THE TASKS:
(a) Name every person other than Nick who appears in the biography of Désirée Nick.
(b) Answer these questions from the biography of Désirée Nick:
(i) Where did Nick study ballet?
(ii) Which TV show did she win in 2004?
(iii) For how many years was she in a relationship with Prince Heinrich Julius of Hanover?

Désirée Gerda Saskia Pamela Amneris Aida Nick (born 30 September 1956 in West-Berlin) is a German reality television personality, actress, dancer, and author.

Biography 
Born in Berlin, Nick studied ballet at Berliner Tanzakademie. She became a member of the ensemble of Deutsche Oper Berlin and later of Bavarian State Opera in Munich. Between 1982 and 1985 she lived in Munich and studied Roman Catholic theology. She then worked as a teacher for a few years.

In the 1990s, Nick worked as an actress. Her first film role was in Neurosia (1995) by Rosa von Praunheim. In 2000 she wrote her autobiography, Bestseller einer Diva – Seit Jahren vergriffen. In 2004, Nick had a legal issue with actress Anouschka Renzi. That same year, Nick became popular in Germany, when she won the TV show Ich bin ein Star – Holt mich hier raus!, the German version of I'm a Celebrity...Get Me Out of Here!.

Since 2005, Nick wrote several books. In one of them, Eva go home, she faced the controversial claims on her motherhood and family, published by former TV presenter Eva Herman.

Nick was in a relationship with Prince Heinrich Julius of Hanover for seventeen years; they have one son together, Oscar Nick (29 September 1996 in Berlin). In 2017 he became a British citizen, his new title is His Royal Highness, Oscar Julius Henry Prince of Hanover.

DATASET EXTRACT:
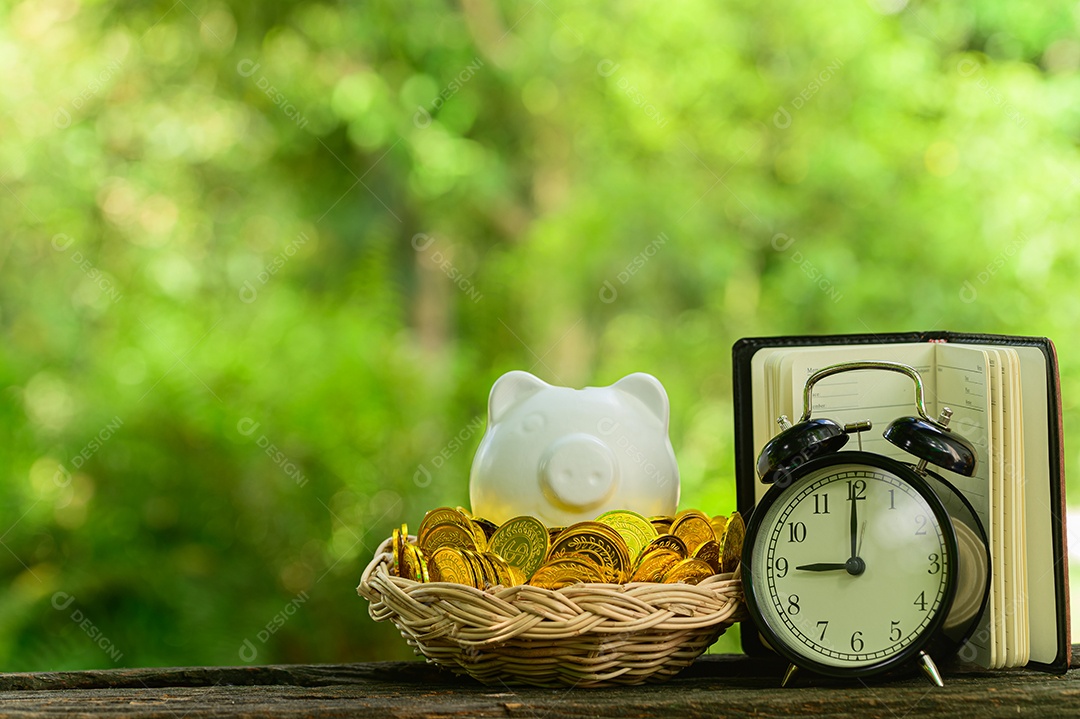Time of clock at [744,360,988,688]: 9:00
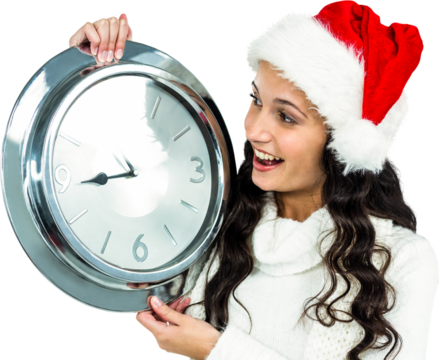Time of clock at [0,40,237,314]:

RESULTS BY TASK:
(a)
Rosa von Praunheim
Anouschka Renzi
Eva Herman
Prince Heinrich Julius of Hanover
Oscar Nick

(b)
(i) Berliner Tanzakademie
(ii) Ich bin ein Star – Holt mich hier raus!
(iii) Seventeen years